### TUGAS LATIHAN:
A) Salin persis bagian dari kutipan tentang emak zaman dulu dan sekarang yang dimulai dengan kata-kata "Pas udah si" dan diakhiri dengan "eksis didunia maya.".
B) Menurut kutipan tentang emak zaman dulu dan sekarang, dengan siapa kebanyakan emak zaman dulu masih tinggal satu atap?
C) Teruskan kutipan tentang emak zaman dulu dan sekarang, mulai setelah kalimat terakhir yang ada.
═════ KUTIPAN
Kalian tau kenapa pepatah itu ada? 

Karena andai hujan batu benar-benar terjadi maka emak-emak zaman dulu akan mengatasinya dengan kerja sama. Kebanyakan dari emak-emak zaman dulu masih tinggal satu atap dengan mertua atau orang tua, berdampingan dengan ipar dan saudara lain. Ramai? Ramai dan banyak yang saling membantu. Karena itu pekerjaan menjadi mudah. 

Berat sama dipikul ringan sama dijinjing. 

Karena itu emak zaman dahulu ada yang bisa berdagang macam-macam hingga mengurus rumah tangga. Rumah tangganya dipenuhi dengan prinsip kerja sama_antar rumah tangga. 

Sekarang kok tidak bisa begitu? Kok tidak bisa sambil berdagang semrawut begitu? 

Karena emak sekarang adalah emak rantau dan tidak memiliki seseorang yang bisa diandalkan membantu selain suami dan anak sendiri. Mencari ART juga problematika yang sulit. Betul? Maka biarkanlah emak sekarang bekerja sama dengan teknologi untuk mempermudah pekerjaannya. Jangan dinyinyirin loh.. Hihi.. 

4. Sosial Media emak zaman dahulu adalah seni berbicara saat Gotong Royong

Emak sekarang kebanyakan sosmed makanya deh pekerjaannya ga sesempurna emak zaman dulu.. 

Yuk kita intip realitanya.. 

Pagi-pagi emak sekarang puter mesin cuci sambil santai dulu buka facebook sembari merebus air…

Sore hari menunggu adonan cookies mateng foto-foto dulu sambil update status diinstagram bahwa ‘sedang on process nih cookiesnya..’

Pas udah si cookies mateng bukannya ngerjain pekerjaan lain kayak nyuci bekas ‘perang’ misalnya. Eeh, malah sibuk foto-foto si cookies hingga berjam-jam lamanya sambil nulis. 😂

Nyetrika malam-malam sambil aja tuh tangannya scrooll feed di bbm, facebook, dan instagram. Sambil sesekali ngelike dan koment pertanda sang emak masih eksis didunia maya.
══════════
═════ DAFTAR MATERI
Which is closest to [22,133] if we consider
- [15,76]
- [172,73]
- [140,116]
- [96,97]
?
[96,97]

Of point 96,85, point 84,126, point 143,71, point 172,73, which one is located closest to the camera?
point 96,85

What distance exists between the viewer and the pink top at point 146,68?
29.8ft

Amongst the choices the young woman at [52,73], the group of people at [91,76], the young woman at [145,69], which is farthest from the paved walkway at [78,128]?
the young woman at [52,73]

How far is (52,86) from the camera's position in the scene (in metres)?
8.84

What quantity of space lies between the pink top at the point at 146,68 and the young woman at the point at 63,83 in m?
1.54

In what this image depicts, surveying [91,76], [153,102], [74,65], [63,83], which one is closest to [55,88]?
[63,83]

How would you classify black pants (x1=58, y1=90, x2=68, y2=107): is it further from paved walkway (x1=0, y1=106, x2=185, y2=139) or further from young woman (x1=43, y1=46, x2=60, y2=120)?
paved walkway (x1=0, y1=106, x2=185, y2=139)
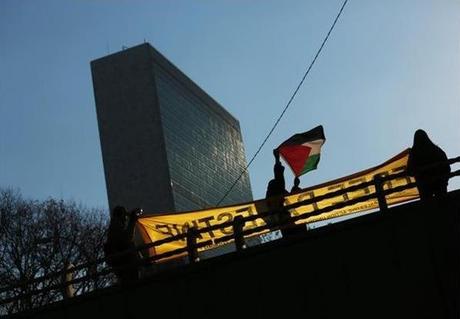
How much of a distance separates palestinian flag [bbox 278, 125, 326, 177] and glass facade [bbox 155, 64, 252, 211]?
5987cm

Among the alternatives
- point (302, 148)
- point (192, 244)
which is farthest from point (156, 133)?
point (192, 244)

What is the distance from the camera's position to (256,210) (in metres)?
17.3

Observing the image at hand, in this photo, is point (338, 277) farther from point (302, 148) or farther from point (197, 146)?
point (197, 146)

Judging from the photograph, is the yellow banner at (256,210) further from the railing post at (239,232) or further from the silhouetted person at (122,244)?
the railing post at (239,232)

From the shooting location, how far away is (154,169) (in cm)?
8031

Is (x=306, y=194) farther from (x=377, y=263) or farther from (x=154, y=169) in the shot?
(x=154, y=169)

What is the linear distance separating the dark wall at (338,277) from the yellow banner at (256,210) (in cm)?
159

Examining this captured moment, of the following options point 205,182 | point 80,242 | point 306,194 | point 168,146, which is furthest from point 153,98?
point 306,194

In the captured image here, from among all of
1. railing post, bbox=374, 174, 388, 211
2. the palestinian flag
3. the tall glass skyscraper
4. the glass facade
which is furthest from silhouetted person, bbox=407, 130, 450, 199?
the glass facade

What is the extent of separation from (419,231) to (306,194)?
136 inches

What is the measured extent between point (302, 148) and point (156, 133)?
64.0 m

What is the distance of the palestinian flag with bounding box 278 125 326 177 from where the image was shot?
1852 centimetres

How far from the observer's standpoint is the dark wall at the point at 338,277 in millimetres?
13734

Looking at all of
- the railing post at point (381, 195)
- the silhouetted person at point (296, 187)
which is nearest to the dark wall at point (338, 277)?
the railing post at point (381, 195)
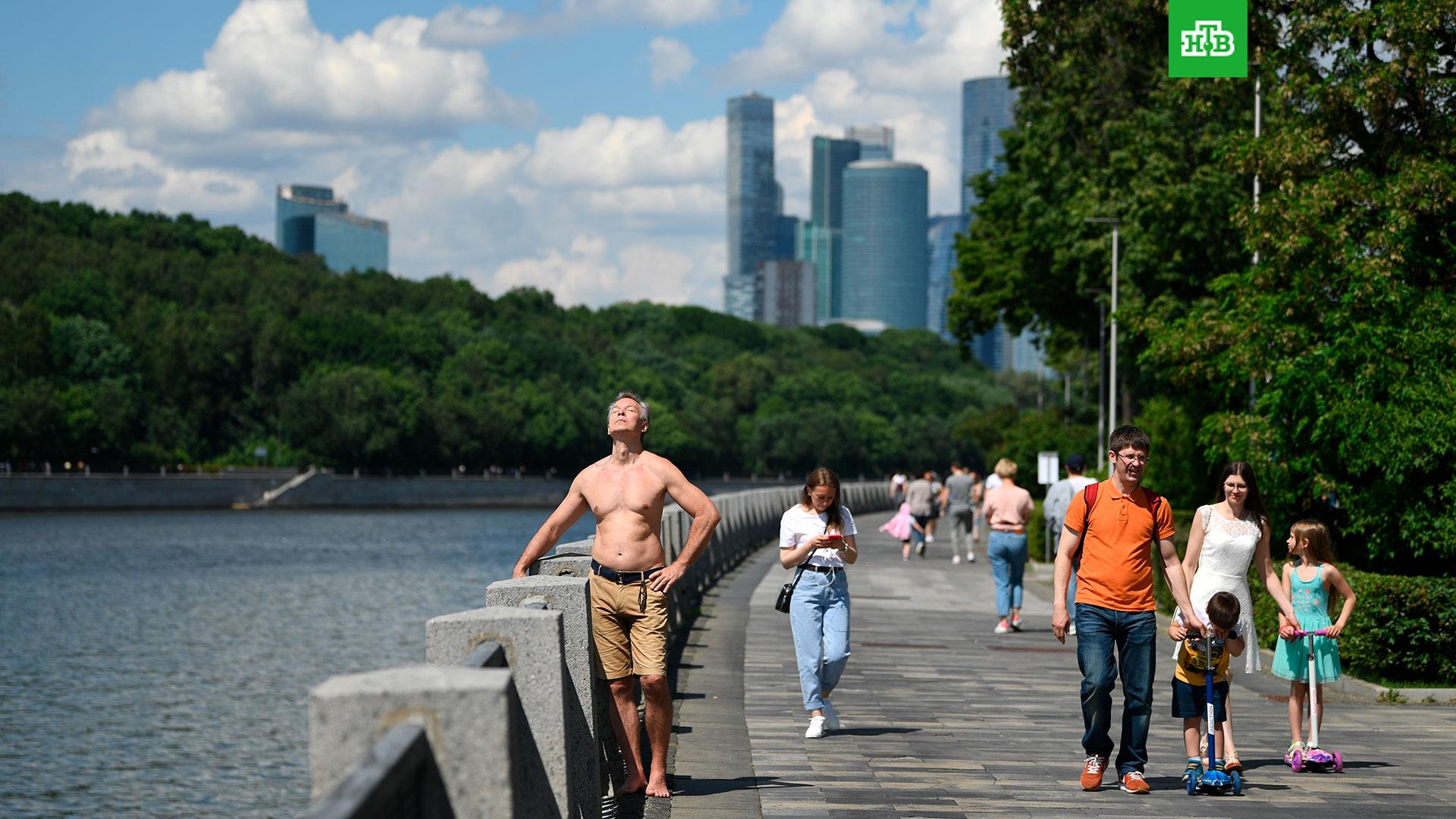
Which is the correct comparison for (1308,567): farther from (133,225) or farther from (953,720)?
(133,225)

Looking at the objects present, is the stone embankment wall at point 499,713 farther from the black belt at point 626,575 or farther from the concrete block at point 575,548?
the black belt at point 626,575

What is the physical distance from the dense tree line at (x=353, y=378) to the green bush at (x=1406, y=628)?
62428 millimetres

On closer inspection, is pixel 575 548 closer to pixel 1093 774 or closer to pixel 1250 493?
pixel 1093 774

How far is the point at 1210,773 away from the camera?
9.06 meters

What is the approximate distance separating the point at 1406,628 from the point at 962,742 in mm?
4375

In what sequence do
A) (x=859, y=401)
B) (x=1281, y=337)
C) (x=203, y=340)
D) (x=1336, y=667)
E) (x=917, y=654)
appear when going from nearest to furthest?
(x=1336, y=667) → (x=917, y=654) → (x=1281, y=337) → (x=203, y=340) → (x=859, y=401)

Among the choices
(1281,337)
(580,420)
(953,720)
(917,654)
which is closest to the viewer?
(953,720)

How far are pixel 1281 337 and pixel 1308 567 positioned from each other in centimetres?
967

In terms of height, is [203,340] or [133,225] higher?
[133,225]

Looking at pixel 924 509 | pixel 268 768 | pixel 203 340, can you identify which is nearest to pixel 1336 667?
pixel 268 768

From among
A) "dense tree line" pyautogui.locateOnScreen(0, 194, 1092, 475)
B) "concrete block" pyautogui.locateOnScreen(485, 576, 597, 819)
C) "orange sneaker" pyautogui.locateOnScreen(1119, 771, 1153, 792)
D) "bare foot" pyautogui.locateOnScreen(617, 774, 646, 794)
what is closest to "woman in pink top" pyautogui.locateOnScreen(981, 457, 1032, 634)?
"orange sneaker" pyautogui.locateOnScreen(1119, 771, 1153, 792)

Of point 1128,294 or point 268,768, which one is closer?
point 268,768

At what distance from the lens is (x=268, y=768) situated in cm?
2072

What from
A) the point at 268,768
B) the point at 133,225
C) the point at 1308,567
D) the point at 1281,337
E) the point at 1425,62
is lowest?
the point at 268,768
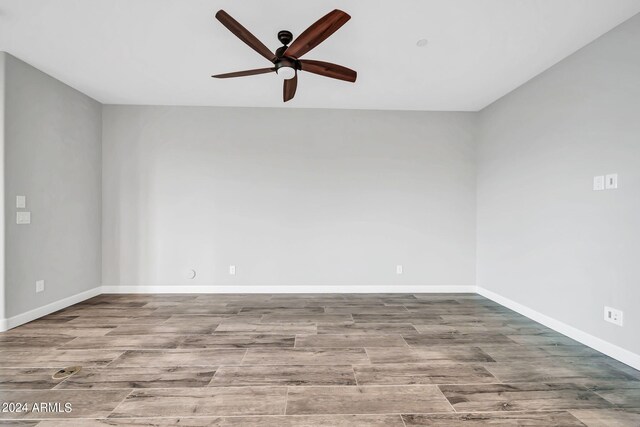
══════════
### JAWABAN:
A)
Pas udah si cookies mateng bukannya ngerjain pekerjaan lain kayak nyuci bekas ‘perang’ misalnya. Eeh, malah sibuk foto-foto si cookies hingga berjam-jam lamanya sambil nulis. 😂

Nyetrika malam-malam sambil aja tuh tangannya scrooll feed di bbm, facebook, dan instagram. Sambil sesekali ngelike dan koment pertanda sang emak masih eksis didunia maya.

B) Dengan mertua atau orang tua.

C)
Sebelum tidur jangan lupa buka online shop. Mengharapkan ada diskon atau promo. Lalu ngeliatin barang kesuami sambil bilang “Bagus ya Pa..”, sang suami manggut-manggut sambil mengerutkan dahi melihat penuhnya isi lemari. 

Banyak emak gini? Banyak!!! *mukul muka.. 😂

Salah ga sih emak sekarang begitu? 

Ya ga salah-salah amat, apalagi buat stay at home mom! Its Normal! 

Seorang perempuan dituntut mengerjakan pekerjaan rumah dengan tidak mengabaikan kewarasan dirinya untuk tetap bisa berbicara. Perempuan normal mengeluarkan menimal 20.000 kata perhari agar tetap waras.

Emak zaman dahulu mengeluarkan kata dengan berbicara. Mereka berbicara sambil bekerja. Sebenarnya tidak jauh beda kan dengan emak sekarang? Emak sekarang mengeluarkan kata dengan menulis dan bersosial media_mereka dapat melakukan itu sambil mengerjakan pekerjaan rumah. Jadi, buat emak yang suka nyinyir kok sosmed mulu? 

Mungkin mereka masih kekurangan bahan pembicaraan untuk menggenapkan 20.000 kata minimunnya perhari. 😂

5. Emak zaman dahulu tak mengenal dunia Sosialita walau sering bersosial

Menjadi emak zaman sekarang itu dilematis. Tau?

Coba deh kalau jadi emak sekarang kalian pilih posisi yang mana? 

1. Jadi emak rumahan yang fokus dengan keluarga dan jarang bersosial secara langsung. Hanya aktif dimedia sosial dan takut salah bergaul dengan menghindari kehidupan sosialita.

2. Jadi emak yang memiliki jiwa sosial tinggi. Memiliki koneksi disana sini, aktif dengan berbagai kegiatan sosial namun memiliki resiko lemah hati dengan dunia sosialita. Tidak tahan dengan godaan tas branded, kosmetik gaya terbaru, dan berbagai lifestyle lainnya. 

Mungkin kalo saya dikomunitas ini kerjaan cuma tukang foto 😂

Enak jadi emak sekarang?

Saya sendiri masih takut berada diposisi nomor 2 karena sadar diri dengan kondisi keuangan rumah tangga. Disatu sisi saya mensyukuri kepribadian saya yang lumayan introvert. 😂

Saya adalah tipe nomor satu yang masih selektif untuk memilih teman sosial. Selektif itu susah.. Tau?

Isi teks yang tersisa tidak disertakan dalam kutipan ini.